=== TEXTE DE LA PAGE ===
· · ·
Travailleurs, nous sommes tous des immigrés!27/09/20062006Journal/medias/journalnumero/images/2006/09/une1991.jpg.445x577_q85_box-0%2C104%2C1383%2C1896_crop_detail.jpg

Editorial

Travailleurs, nous sommes tous des immigrés!

Des centaines d'immigrés, hommes, femmes et enfants, sont entassés dans un gymnase de Cachan, en banlieue parisienne, depuis un mois, depuis leur expulsion musclée d'un foyer d'étudiants où ils avaient trouvé refuge pendant trois ans.

Les interventions policières comme les confrontations politiques qui se déroulent à ce propos ont fait, de ce qui se passe à Cachan, le symbole de la situation des travailleurs immigrés.

À qui fera-t-on croire qu'un pays riche comme la France est incapable d'assurer un logement aux quelques centaines de personnes entassées dans des conditions infectes, qu'elles aient un titre de séjour ou pas? D'autant que le maire d'une commune proche propose un bâtiment désaffecté appartenant à l'État, qui pourrait les accueillir. Mais le préfet, couvert par le ministre de l'Intérieur, Sarkozy, refuse cette solution.

Car multiplier les provocations policières autour du gymnase, les arrestations spectaculaires de sans-papiers suivies d'expulsions, donne à Sarkozy l'occasion de parader à la télévision et d'afficher sa fermeté sur l'immigration. C'est à l'électorat de Le Pen que Sarkozy s'adresse: «Voyez donc, j'ai le même programme que Le Pen mais moi, je l'applique déjà comme ministre et, contrairement à lui, j'ai une chance d'être élu président de la République».

Cette démagogie électorale, Sarkozy la mène avec la peau des autres, en premier lieu ceux qui ont été arrêtés et expulsés alors qu'ils ont ici leur famille et leurs enfants. Mais la campagne contre l'«immigration illégale» rend plus dure la vie de tous les travailleurs immigrés avec la multiplication des contrôles au faciès, les vexations policières et patronales.

Sachant que les chaînes de production et le bâtiment ne peuvent pas se passer de travailleurs immigrés, Sarkozy parle d'«immigration choisie». Choisie évidemment par le gouvernement français, en fonction des besoins du grand patronat! L'expression avait suscité la réaction de dirigeants africains, dont celui du Sénégal qui rejetait l'idée que son pays soit considéré comme un vivier où l'on sélectionne en fonction des seuls besoins de l'économie française, au risque de priver le pays d'origine d'hommes et de compétences.

Et voici Sarkozy qui revient du Sénégal avec un accord parlant d'«immigration concertée». En clair, en contrepartie de quelques crédits, l'État du Sénégal apportera sa collaboration pour empêcher ses citoyens de fuir la misère.

Mais si les dirigeants africains peuvent se contenter d'un changement de mots, «concertation» à la place d'«immigration choisie», ce n'est pas le cas de ceux qui sont poussés vers l'émigration. Ce n'est pas par plaisir ni par pur goût de l'aventure qu'un nombre croissant de jeunes du Sénégal ou d'ailleurs choisissent de quitter leur pays pour aller en Europe au risque de leur vie. Ils sont chassés par la misère et par l'espoir de trouver un travail et une vie meilleure.
· · ·
=== EXTRAIT DE DONNÉES ===

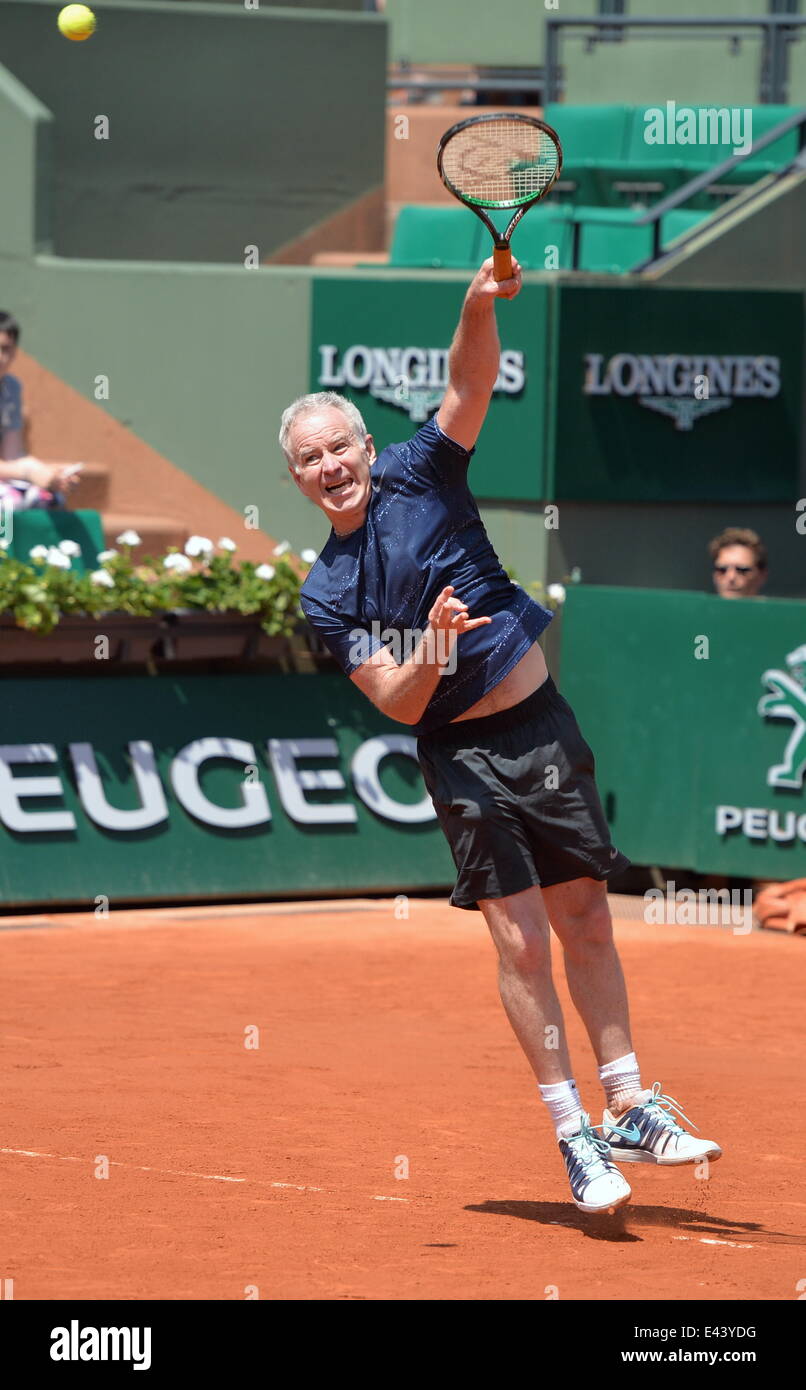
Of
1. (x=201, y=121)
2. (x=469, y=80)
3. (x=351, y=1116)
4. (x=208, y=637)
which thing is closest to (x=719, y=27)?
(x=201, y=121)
· · ·
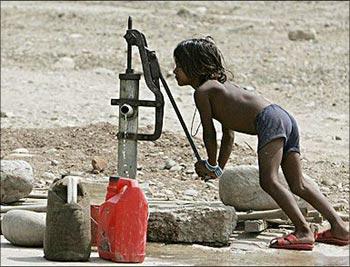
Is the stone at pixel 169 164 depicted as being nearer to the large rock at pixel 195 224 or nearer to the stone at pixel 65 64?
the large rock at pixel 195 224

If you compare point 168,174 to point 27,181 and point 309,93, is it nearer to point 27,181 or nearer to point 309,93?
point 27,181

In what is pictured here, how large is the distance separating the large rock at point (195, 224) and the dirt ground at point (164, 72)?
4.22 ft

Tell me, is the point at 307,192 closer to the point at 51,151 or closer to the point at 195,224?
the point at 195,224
· · ·
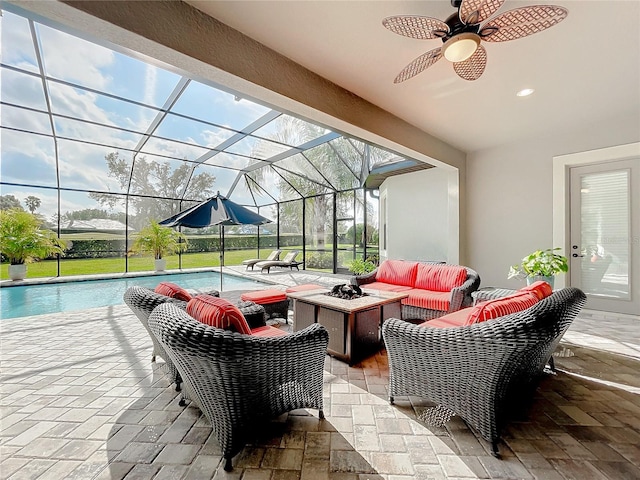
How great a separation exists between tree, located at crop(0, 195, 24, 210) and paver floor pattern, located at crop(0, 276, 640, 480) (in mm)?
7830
· · ·
=== CONSIGNE À SUIVRE ===
Recopiez fidèlement le passage de l'éditorial qui commence à « Sachant que les » et se termine à « fuir la misère. ». Les enregistrements ne servent pas ici.

=== RÉPONSE ===
Sachant que les chaînes de production et le bâtiment ne peuvent pas se passer de travailleurs immigrés, Sarkozy parle d'«immigration choisie». Choisie évidemment par le gouvernement français, en fonction des besoins du grand patronat! L'expression avait suscité la réaction de dirigeants africains, dont celui du Sénégal qui rejetait l'idée que son pays soit considéré comme un vivier où l'on sélectionne en fonction des seuls besoins de l'économie française, au risque de priver le pays d'origine d'hommes et de compétences.

Et voici Sarkozy qui revient du Sénégal avec un accord parlant d'«immigration concertée». En clair, en contrepartie de quelques crédits, l'État du Sénégal apportera sa collaboration pour empêcher ses citoyens de fuir la misère.